>> START SOURCE

However, we note that in these models, the flux loss due to magnetic buoyancy is ignored (Sect. 6.3). The flux loss tries to keep the magnetic field around the equipartition value. In that case, the toroidal flux tube will not have much different field strength from one another and the delay times will not be very different. Hence, if the flux loss due to magnetic buoyancy is incorporated in these models then we do not expect much modulation in the cycle. Biswas et al. (2022) included flux loss due to magnetic buoyancy in the dynamo model with local \(\alpha \) prescription and they did not find noticeable modulation in the cycle due to field-dependent delay with respect to the case without delay.

7 MHD simulations for long-term cycle variabilities

In the MHD simulations one needs to solve the following continuity equation for the mass and the energy equation in addition to Eqs. (1) and (2).

$$\begin{aligned}{} & {} \frac{\partial \rho }{\partial t} + \varvec{\nabla }\cdot ( \rho \varvec{v}) = 0, \end{aligned}$$
$$\begin{aligned}{} & {} T \left[ \frac{\partial s}{\partial t} + (\varvec{ v} \cdot \varvec{\nabla }) s \right] = \frac{1}{\rho } \left[ \eta \mu _0 \varvec{J}^2 - \varvec{\nabla }\cdot (F_{\rm{rad}} + F_{\rm{SGS}}) - F_{\rm{cool}} \right] + 2 \nu \varvec{S}^2, \end{aligned}$$

where \(\rho \) is the density, \(\nu \) is the kinematic viscosity, \(F_{\rm{rad}}\) is the radiative diffusive flux and is given by \(- K \varvec{\nabla }T\), K being the heat conductivity, \(F_{\rm{SGS}}\) represents the additional subgrid scale (SGS) diffusion which is used to keep the simulation numerically stable (usually taken as \(-\chi _{\rm{SGS}} \rho T \varvec{\nabla }s^\prime \) with \(\chi _{\rm{SGS}}\) being the SGS diffusion coefficient and \(s^\prime \) is the fluctuations of entropy), and \(F_{\rm{cool}}\) is the radiative cooling near the surface. These equations are numerically solved using appropriate initial and boundary conditions to study the dynamo problem; see for example Käpylä et al. (2020) for the detailed profiles of all the model parameters and the boundary conditions.

Fig. 22
figure 22

Cycles from the global MHD convection simulations using EULAG-MHD code. Image reproduced with permission from Passos and Charbonneau (2014), copyright by ESO

In the last one decade, global MHD convection simulations have reached to a somewhat realistic level (not in terms of the Reynolds numbers but in terms of the level of turbulence and the realistic value of Rossby number). They produced some basic features of the large-scale flows and the magnetic field. We refer the readers to Sect. 6 of Charbonneau (2020) for a review on this subject. An advantage of these simulations is that all the nonlinear and stochastic effects are included by default in these simulations, in contrast to the mean-field models where these effects need to be included by hand. However, due to limited computation facilities, global convection simulations were rarely run for a longer time so that a long-term cycle modulations can be studied. Furthermore, being extremely complicated in nature, identifying the mechanisms of the long-term modulations are not trivial. Fan and Fang (2014), Karak et al. (2015a), Viviani et al. (2018) and Viviani et al. (2019) presented some simulations which were run for a somewhat longer duration. Here we discuss three important results for the cycle modulations gleaned from three different numerical codes. The first one is from Passos and Charbonneau (2014) who presented cycles from a simulation run of 1650 years in which 40 excellent cycles with average period of 40 years were seen (Fig. 22). This simulation ‘broadly’ reproduces some observed features of the solar magnetic cycle including the regular polarity reversal and dipole-dominated large-scale field. Interestingly a good amount of modulation in the cycle amplitude is naturally produced in this simulations. There is also a pattern for the Gnevyshev–Ohl rule (watch the peaks after \(t=800\) yr) and a hint for the Gleissberg modulation in these cycles. However, in this 1650 years of simulations no grand minimum or maximum is seen. With respect to the solar observations, there are some discrepancies as well which include an in-phase variation of the poloidal and toroidal components, magnetic activity confined to high latitudes, and the low degree of hemispheric coupling.

>> END SOURCE

*THE TASK:*
Reproduce the part of the solar dynamo text that starts with "where \(\rho \)" and goes on through "the boundary conditions.". You won't need the entries that follow the solar dynamo text.

>> START GIVEN DATA

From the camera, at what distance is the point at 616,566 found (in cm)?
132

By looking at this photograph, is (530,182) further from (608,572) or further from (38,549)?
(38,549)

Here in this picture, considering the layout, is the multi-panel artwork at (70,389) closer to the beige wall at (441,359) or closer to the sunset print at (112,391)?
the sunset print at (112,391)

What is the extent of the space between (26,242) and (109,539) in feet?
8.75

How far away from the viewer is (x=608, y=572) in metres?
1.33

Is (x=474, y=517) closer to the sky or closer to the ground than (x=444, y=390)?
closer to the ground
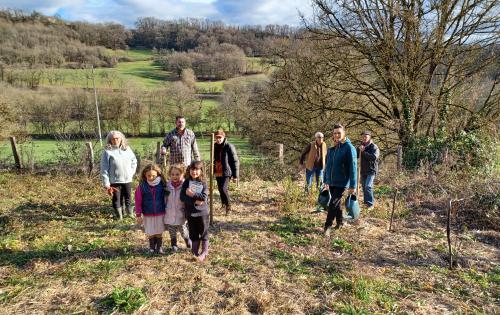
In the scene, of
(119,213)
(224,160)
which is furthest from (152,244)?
(224,160)

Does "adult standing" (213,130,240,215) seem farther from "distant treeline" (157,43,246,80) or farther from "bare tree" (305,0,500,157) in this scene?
"distant treeline" (157,43,246,80)

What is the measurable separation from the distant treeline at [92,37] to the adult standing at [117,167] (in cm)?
6602

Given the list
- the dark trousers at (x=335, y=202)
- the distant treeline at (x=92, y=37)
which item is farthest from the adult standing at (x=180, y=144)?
the distant treeline at (x=92, y=37)

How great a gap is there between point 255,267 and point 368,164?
13.2 ft

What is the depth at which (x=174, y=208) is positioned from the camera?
15.6 feet

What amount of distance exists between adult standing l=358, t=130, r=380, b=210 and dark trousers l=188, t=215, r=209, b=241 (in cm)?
422

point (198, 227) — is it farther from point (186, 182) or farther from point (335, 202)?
point (335, 202)

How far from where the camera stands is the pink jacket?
4770mm

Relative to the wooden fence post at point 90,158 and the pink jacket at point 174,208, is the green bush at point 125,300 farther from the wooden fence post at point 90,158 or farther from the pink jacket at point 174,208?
the wooden fence post at point 90,158

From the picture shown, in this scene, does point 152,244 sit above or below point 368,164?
below

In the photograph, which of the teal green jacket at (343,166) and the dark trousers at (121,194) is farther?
the dark trousers at (121,194)

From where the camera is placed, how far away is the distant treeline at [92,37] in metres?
76.1

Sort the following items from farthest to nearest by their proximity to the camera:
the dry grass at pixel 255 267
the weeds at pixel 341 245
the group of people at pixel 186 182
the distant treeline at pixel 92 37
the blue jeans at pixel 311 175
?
the distant treeline at pixel 92 37, the blue jeans at pixel 311 175, the weeds at pixel 341 245, the group of people at pixel 186 182, the dry grass at pixel 255 267

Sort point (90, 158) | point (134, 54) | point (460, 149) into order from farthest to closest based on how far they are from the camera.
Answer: point (134, 54), point (460, 149), point (90, 158)
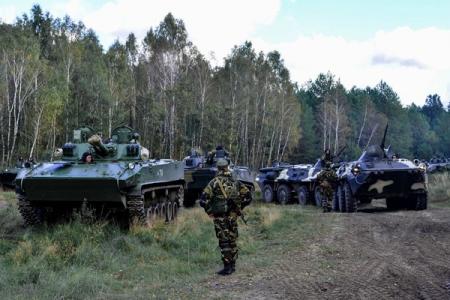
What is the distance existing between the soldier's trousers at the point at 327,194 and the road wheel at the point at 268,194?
615 cm

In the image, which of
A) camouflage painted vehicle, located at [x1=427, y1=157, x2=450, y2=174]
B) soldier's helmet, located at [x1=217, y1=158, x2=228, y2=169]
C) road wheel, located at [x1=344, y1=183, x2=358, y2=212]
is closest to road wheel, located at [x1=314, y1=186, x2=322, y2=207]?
road wheel, located at [x1=344, y1=183, x2=358, y2=212]

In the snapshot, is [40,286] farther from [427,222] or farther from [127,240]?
[427,222]

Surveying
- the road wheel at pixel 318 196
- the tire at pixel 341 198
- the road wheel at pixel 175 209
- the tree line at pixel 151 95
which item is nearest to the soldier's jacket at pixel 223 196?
the road wheel at pixel 175 209

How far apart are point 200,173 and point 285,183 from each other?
519 centimetres

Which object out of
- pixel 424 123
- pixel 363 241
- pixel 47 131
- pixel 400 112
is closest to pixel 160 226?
pixel 363 241

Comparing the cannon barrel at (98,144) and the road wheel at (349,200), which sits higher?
the cannon barrel at (98,144)

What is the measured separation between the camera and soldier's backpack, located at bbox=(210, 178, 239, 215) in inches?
322

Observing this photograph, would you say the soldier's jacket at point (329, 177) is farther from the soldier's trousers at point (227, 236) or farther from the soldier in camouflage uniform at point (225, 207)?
the soldier's trousers at point (227, 236)

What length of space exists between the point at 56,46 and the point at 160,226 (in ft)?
108

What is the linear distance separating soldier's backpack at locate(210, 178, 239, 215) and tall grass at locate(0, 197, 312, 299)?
81cm

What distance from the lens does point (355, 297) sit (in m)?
6.44

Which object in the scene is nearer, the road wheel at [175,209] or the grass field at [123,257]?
the grass field at [123,257]

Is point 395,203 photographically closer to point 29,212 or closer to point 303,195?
point 303,195

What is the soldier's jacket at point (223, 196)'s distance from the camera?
8.19 metres
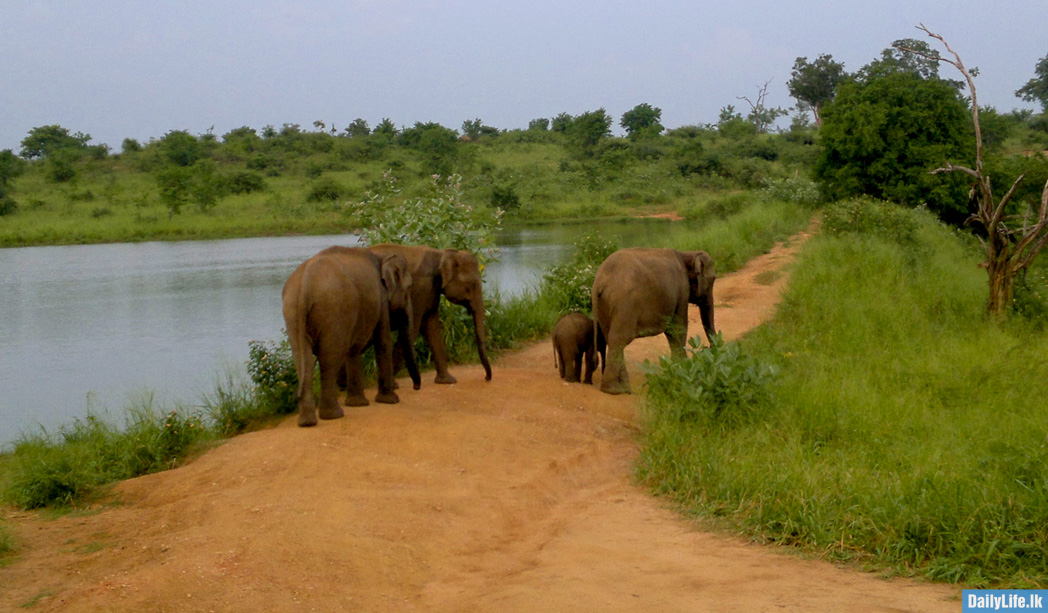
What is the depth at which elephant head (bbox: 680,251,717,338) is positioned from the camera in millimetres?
8688

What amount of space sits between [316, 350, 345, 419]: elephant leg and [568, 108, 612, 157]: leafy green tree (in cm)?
4552

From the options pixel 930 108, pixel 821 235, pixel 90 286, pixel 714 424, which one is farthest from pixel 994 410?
pixel 90 286

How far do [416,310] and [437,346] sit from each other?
40 centimetres

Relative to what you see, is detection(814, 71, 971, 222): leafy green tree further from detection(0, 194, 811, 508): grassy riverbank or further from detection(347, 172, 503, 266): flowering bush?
detection(347, 172, 503, 266): flowering bush

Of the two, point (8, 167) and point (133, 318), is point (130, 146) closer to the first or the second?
point (8, 167)

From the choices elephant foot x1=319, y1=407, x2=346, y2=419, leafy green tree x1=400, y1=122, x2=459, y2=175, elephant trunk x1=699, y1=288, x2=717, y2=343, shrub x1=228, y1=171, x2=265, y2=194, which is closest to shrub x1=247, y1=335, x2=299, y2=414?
elephant foot x1=319, y1=407, x2=346, y2=419

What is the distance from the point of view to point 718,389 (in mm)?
6203

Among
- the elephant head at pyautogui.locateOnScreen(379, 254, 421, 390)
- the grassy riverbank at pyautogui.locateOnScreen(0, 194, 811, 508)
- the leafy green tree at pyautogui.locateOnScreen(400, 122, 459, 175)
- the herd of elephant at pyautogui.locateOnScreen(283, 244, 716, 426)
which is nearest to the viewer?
the grassy riverbank at pyautogui.locateOnScreen(0, 194, 811, 508)

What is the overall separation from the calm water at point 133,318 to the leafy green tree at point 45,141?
3113 cm

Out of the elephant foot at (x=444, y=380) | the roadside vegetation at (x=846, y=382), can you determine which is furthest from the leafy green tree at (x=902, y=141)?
the elephant foot at (x=444, y=380)

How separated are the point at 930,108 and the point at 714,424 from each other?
56.3ft

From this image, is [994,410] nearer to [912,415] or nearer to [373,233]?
[912,415]

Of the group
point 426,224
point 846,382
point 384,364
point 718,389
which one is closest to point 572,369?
point 384,364

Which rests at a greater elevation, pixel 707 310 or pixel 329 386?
pixel 707 310
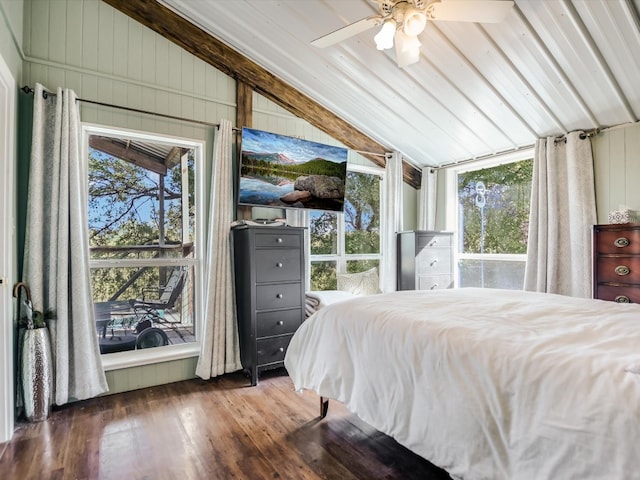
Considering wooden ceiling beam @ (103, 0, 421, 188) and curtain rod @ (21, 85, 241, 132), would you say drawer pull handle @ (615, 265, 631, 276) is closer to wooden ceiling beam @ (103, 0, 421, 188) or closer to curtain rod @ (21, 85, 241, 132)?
wooden ceiling beam @ (103, 0, 421, 188)

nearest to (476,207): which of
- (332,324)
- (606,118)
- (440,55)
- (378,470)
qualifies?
(606,118)

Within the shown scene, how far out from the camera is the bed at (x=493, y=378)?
1.01 m

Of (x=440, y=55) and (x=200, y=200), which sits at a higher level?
(x=440, y=55)

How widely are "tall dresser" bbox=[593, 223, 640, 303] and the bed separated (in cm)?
91

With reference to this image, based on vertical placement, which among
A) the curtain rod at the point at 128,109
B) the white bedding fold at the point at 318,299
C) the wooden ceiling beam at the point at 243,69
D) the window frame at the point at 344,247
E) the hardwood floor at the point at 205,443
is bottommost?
the hardwood floor at the point at 205,443

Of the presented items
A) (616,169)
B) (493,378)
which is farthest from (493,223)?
(493,378)

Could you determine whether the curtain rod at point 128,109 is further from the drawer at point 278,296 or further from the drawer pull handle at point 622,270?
the drawer pull handle at point 622,270

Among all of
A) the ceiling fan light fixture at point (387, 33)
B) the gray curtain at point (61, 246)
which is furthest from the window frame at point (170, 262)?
the ceiling fan light fixture at point (387, 33)

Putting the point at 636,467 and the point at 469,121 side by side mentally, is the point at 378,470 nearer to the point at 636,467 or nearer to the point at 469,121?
the point at 636,467

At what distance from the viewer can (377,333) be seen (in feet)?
5.76

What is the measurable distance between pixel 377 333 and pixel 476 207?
10.2 feet

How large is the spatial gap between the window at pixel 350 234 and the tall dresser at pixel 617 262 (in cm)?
211

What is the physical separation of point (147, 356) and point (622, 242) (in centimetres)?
374

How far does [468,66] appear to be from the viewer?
2.78m
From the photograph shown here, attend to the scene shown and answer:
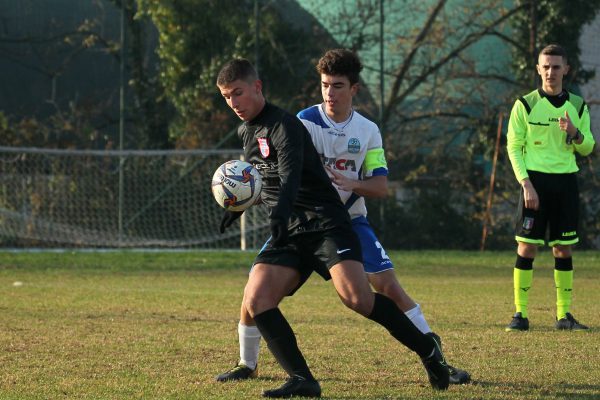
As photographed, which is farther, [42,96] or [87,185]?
[42,96]

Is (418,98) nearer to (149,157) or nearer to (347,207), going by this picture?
(149,157)

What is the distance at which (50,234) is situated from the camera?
20281mm

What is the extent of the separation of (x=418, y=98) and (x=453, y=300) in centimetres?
1085

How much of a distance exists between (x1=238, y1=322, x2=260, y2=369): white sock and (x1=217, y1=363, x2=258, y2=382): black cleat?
0.09 feet

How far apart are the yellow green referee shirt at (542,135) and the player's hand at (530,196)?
67 mm

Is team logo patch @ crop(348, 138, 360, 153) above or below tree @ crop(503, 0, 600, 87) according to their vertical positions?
below

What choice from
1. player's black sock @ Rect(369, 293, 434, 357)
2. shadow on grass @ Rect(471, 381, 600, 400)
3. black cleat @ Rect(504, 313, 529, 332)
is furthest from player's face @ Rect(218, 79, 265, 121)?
black cleat @ Rect(504, 313, 529, 332)

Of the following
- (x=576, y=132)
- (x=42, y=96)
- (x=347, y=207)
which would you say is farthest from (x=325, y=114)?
(x=42, y=96)

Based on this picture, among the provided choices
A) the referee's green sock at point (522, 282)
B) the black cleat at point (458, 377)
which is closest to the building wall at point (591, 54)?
the referee's green sock at point (522, 282)

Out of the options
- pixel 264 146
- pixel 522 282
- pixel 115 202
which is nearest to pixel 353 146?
pixel 264 146

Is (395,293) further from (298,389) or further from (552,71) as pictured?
(552,71)

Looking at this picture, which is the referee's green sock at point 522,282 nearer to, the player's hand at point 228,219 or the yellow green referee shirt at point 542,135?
the yellow green referee shirt at point 542,135

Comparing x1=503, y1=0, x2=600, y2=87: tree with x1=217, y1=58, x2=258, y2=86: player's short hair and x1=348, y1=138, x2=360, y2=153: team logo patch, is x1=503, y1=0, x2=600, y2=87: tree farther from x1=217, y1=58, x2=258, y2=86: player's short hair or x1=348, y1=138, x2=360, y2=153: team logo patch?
x1=217, y1=58, x2=258, y2=86: player's short hair

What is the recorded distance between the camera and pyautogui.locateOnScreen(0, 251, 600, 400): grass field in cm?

>> END GIVEN DATA

*TASK ANSWER:*
where \(\rho \) is the density, \(\nu \) is the kinematic viscosity, \(F_{\rm{rad}}\) is the radiative diffusive flux and is given by \(- K \varvec{\nabla }T\), K being the heat conductivity, \(F_{\rm{SGS}}\) represents the additional subgrid scale (SGS) diffusion which is used to keep the simulation numerically stable (usually taken as \(-\chi _{\rm{SGS}} \rho T \varvec{\nabla }s^\prime \) with \(\chi _{\rm{SGS}}\) being the SGS diffusion coefficient and \(s^\prime \) is the fluctuations of entropy), and \(F_{\rm{cool}}\) is the radiative cooling near the surface. These equations are numerically solved using appropriate initial and boundary conditions to study the dynamo problem; see for example Käpylä et al. (2020) for the detailed profiles of all the model parameters and the boundary conditions.